Cognuse, the other health technology company, is testing the alternative version for smart devices – a phone application with a robot voice generator that reminds patients about their health- and treatment-related activities. “We have had patients who don’t want to use a smart device. So, we came up with the idea of a robot voice generator to avoid isolating these patients – the robot calls a patient and asks a standardised set of questions about the symptoms experienced in the last 24 hours or about the last time they had to use their quick-relief medication,” explains Julius Lill. The data entered using a telephone’s keyboard is also forwarded to a nurse’s desktop, providing a quick overview of a patient’s condition and making it possible to take necessary measures.

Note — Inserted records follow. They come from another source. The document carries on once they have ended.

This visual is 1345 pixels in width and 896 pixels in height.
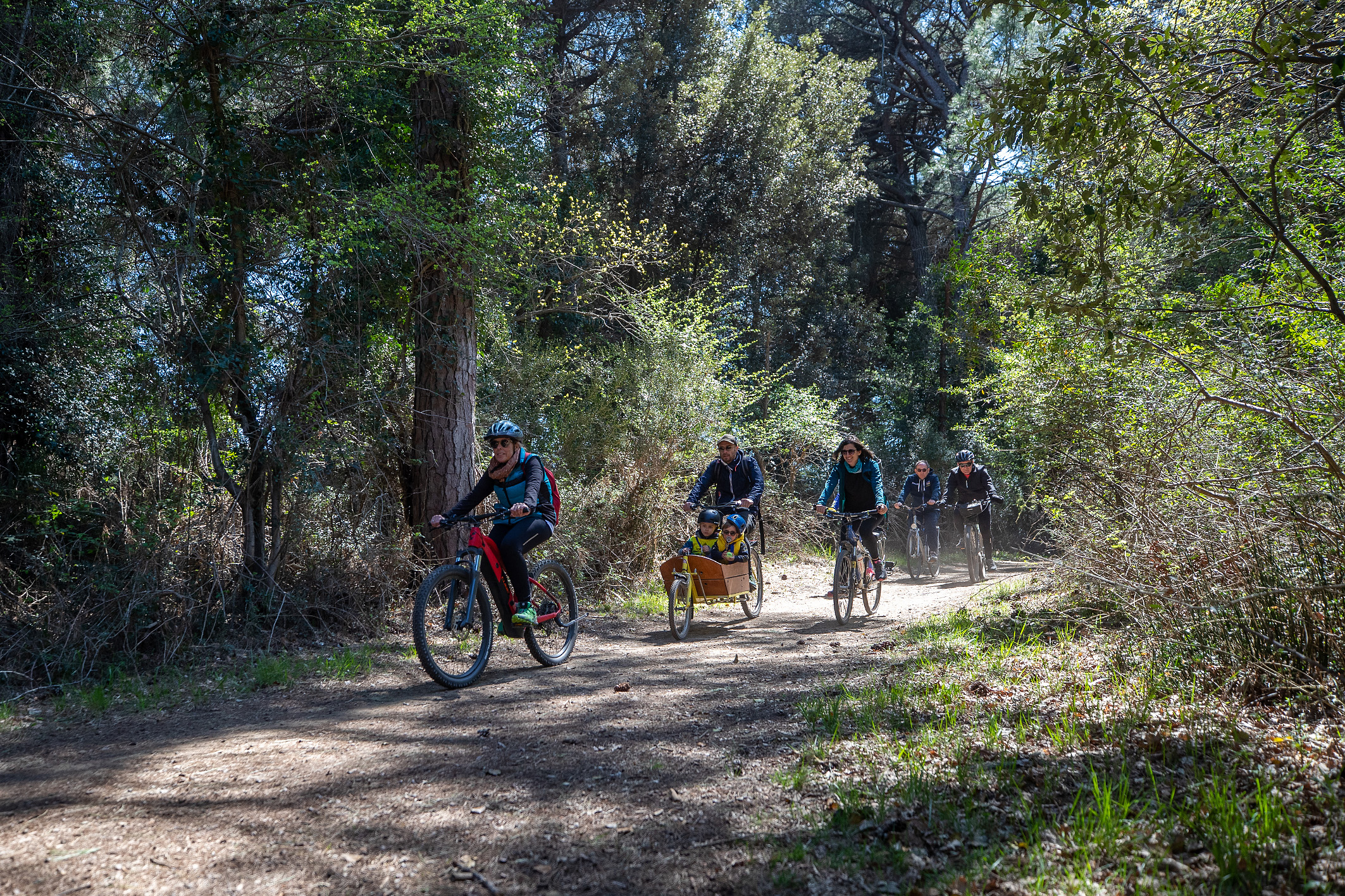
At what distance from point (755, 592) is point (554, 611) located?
3659mm

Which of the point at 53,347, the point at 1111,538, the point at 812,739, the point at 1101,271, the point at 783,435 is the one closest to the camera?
the point at 812,739

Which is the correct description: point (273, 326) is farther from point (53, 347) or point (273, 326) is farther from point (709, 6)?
point (709, 6)

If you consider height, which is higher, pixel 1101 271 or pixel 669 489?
pixel 1101 271

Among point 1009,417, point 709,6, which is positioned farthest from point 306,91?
point 709,6

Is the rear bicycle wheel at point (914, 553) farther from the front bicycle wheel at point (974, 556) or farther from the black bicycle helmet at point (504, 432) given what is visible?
the black bicycle helmet at point (504, 432)

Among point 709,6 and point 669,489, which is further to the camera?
point 709,6

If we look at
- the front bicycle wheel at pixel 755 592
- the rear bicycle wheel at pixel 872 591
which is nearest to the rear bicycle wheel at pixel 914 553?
the rear bicycle wheel at pixel 872 591

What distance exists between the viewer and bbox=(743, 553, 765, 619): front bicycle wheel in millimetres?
9820

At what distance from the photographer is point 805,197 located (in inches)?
878

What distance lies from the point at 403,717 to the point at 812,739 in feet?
8.99

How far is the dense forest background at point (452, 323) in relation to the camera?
523 cm

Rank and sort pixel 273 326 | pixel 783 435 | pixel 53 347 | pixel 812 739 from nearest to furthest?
pixel 812 739
pixel 53 347
pixel 273 326
pixel 783 435

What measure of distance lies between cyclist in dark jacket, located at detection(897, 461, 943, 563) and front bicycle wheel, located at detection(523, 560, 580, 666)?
7.84 m

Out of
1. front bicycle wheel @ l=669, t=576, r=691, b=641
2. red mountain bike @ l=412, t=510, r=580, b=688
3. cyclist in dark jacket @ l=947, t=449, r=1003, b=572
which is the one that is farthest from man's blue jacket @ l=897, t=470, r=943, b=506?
red mountain bike @ l=412, t=510, r=580, b=688
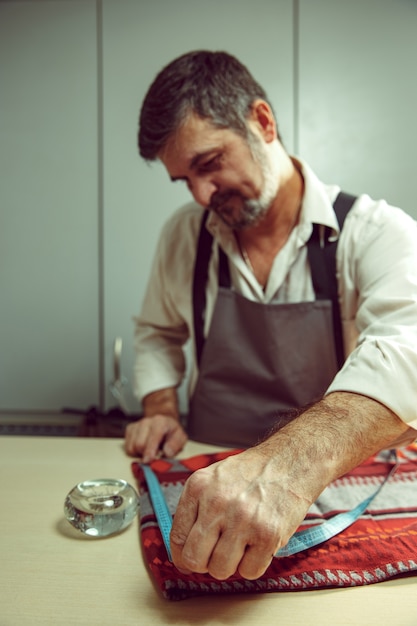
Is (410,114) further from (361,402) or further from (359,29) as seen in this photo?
(361,402)

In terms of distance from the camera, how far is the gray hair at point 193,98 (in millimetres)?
912

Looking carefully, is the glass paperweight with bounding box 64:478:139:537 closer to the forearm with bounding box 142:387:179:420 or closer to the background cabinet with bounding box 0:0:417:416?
the forearm with bounding box 142:387:179:420

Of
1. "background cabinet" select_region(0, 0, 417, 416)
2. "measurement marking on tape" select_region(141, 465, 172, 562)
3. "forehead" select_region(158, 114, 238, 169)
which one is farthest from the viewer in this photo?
"background cabinet" select_region(0, 0, 417, 416)

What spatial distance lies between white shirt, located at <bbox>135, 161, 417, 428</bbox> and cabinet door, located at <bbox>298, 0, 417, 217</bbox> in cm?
23

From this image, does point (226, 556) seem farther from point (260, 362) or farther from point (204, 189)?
point (204, 189)

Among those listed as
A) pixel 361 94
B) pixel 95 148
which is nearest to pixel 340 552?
pixel 361 94

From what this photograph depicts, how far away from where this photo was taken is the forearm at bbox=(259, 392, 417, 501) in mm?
492

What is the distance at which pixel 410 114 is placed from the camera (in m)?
1.25

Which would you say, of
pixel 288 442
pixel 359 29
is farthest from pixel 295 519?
pixel 359 29

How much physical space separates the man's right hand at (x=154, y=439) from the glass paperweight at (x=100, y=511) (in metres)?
0.22

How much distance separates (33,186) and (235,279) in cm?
97

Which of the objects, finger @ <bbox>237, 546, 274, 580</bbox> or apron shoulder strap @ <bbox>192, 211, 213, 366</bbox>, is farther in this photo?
apron shoulder strap @ <bbox>192, 211, 213, 366</bbox>

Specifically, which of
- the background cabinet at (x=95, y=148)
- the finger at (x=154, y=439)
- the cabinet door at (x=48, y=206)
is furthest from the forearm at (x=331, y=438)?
the cabinet door at (x=48, y=206)

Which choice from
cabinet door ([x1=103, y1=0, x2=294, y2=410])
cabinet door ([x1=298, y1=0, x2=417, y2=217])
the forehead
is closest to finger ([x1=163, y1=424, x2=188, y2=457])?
the forehead
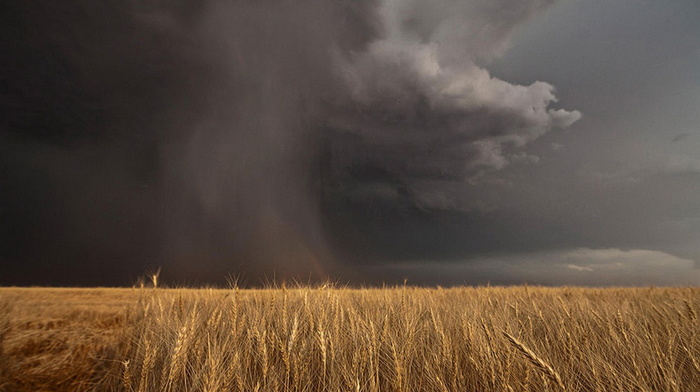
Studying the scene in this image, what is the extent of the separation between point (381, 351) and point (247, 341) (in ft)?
4.54

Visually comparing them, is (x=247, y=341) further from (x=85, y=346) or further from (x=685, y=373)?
(x=685, y=373)

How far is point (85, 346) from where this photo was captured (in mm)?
3807

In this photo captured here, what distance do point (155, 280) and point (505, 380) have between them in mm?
3489

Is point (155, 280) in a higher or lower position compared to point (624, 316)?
higher

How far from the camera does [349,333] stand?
12.0ft

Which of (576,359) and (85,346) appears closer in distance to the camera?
(576,359)

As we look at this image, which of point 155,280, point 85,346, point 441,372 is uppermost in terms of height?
point 155,280

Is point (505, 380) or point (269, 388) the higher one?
point (505, 380)

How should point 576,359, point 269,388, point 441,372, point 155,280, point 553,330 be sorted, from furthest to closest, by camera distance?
point 553,330 → point 155,280 → point 576,359 → point 441,372 → point 269,388

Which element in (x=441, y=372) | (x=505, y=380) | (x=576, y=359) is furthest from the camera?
(x=576, y=359)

Impact of COPD on healthcare costs
About one third of all patients hospitalised in the Lung Clinic have a COPD diagnosis which is due to the fact that a COPD relapse can be a primary or a concomitant diagnosis. Of those who receive outpatient care at the clinic, some 15% have a diagnosis of COPD. “In terms of the number of visits, the figure seems to be a minor one, but at the same time at-home oxygen and ventilation therapy makes up half of our budget for outpatient care. Half of those patients have COPD. The resources we spend are quite big,” acknowledges Jõgi.
He compares COPD exacerbations with a cardiac patient’s heart attack – the patient’s health deteriorates fast and lost function is never fully recovered. “If we could prevent relapses and thus make sure that patients are able to cope with their disease at home, independently, it would have a significant effect on the healthcare system,” he admits.
Jõgi says that they can talk about project outcomes and further steps to be taken only after the pilot study has been finished. “When all technical issues have been ironed out, we have to start thinking about how to implement the solution in real-life conditions. Currently an ad hoc team is working under the project, but if we would like to provide all COPD patients with the solution, we need to set up a proper structure to make it possible for patients to contact someone. One option is to launch a 24-hour helpline.
It is another issue whether the design of such a service should be based on a specific disease or a type of service. A solution based on a specific disease could operate out of a private clinic, while it would be reasonable to provide a solution for different kinds of patients at a medical centre,” says Jõgi, commenting on potential future scenarios.
The “My COPD” solution team: the Lung Clinic of Tartu University Hospital staff and developers of the technological solution from the companies Cognuse and Quretec.